What is required - Count the lines in the records below that contain the string "dial". Reply with the number alone.
--- start of Source records ---
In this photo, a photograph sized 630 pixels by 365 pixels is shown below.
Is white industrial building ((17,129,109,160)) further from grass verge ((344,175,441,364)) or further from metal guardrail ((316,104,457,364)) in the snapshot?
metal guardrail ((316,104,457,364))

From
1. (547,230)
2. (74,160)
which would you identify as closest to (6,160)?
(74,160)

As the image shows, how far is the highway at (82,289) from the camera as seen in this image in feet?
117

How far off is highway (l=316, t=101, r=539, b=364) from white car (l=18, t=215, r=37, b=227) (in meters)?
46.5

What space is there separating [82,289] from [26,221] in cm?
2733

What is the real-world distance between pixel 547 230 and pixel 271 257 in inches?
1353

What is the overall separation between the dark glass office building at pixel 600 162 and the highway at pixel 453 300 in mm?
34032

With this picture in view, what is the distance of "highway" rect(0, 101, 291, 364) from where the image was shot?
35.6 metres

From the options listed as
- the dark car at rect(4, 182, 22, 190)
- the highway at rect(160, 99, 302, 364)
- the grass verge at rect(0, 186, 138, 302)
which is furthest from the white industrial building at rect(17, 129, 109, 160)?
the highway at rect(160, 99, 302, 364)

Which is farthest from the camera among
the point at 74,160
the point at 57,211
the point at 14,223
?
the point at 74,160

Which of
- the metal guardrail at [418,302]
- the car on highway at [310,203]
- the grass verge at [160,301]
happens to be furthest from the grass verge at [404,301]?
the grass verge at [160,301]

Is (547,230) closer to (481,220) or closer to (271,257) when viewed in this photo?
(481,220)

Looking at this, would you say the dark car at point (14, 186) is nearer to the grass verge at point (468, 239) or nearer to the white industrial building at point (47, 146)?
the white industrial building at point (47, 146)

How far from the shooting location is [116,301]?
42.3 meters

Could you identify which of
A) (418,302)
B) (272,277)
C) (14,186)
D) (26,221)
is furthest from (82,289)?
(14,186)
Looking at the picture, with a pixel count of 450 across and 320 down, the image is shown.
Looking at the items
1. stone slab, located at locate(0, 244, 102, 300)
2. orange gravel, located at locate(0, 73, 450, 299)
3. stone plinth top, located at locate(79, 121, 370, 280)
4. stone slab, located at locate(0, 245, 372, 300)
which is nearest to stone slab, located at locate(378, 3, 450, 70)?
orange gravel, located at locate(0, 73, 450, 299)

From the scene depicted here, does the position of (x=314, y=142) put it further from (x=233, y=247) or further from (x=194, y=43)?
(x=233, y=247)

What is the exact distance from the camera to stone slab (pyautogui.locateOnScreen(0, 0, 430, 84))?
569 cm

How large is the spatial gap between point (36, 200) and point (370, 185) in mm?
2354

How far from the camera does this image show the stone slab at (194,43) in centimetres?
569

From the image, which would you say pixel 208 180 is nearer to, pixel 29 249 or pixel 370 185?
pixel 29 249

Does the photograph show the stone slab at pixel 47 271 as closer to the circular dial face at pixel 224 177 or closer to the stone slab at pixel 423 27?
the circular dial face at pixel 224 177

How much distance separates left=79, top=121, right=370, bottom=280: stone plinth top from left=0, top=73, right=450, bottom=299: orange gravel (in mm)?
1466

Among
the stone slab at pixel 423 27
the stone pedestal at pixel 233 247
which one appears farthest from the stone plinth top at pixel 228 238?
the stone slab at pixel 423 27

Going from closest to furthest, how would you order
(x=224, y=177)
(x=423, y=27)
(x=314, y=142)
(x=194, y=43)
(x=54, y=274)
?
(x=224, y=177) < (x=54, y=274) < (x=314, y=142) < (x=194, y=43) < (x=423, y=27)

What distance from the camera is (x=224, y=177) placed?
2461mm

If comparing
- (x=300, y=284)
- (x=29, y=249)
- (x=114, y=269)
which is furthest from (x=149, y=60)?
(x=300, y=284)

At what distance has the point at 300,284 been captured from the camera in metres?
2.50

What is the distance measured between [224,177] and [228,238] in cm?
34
--- end of Source records ---
Response below - 2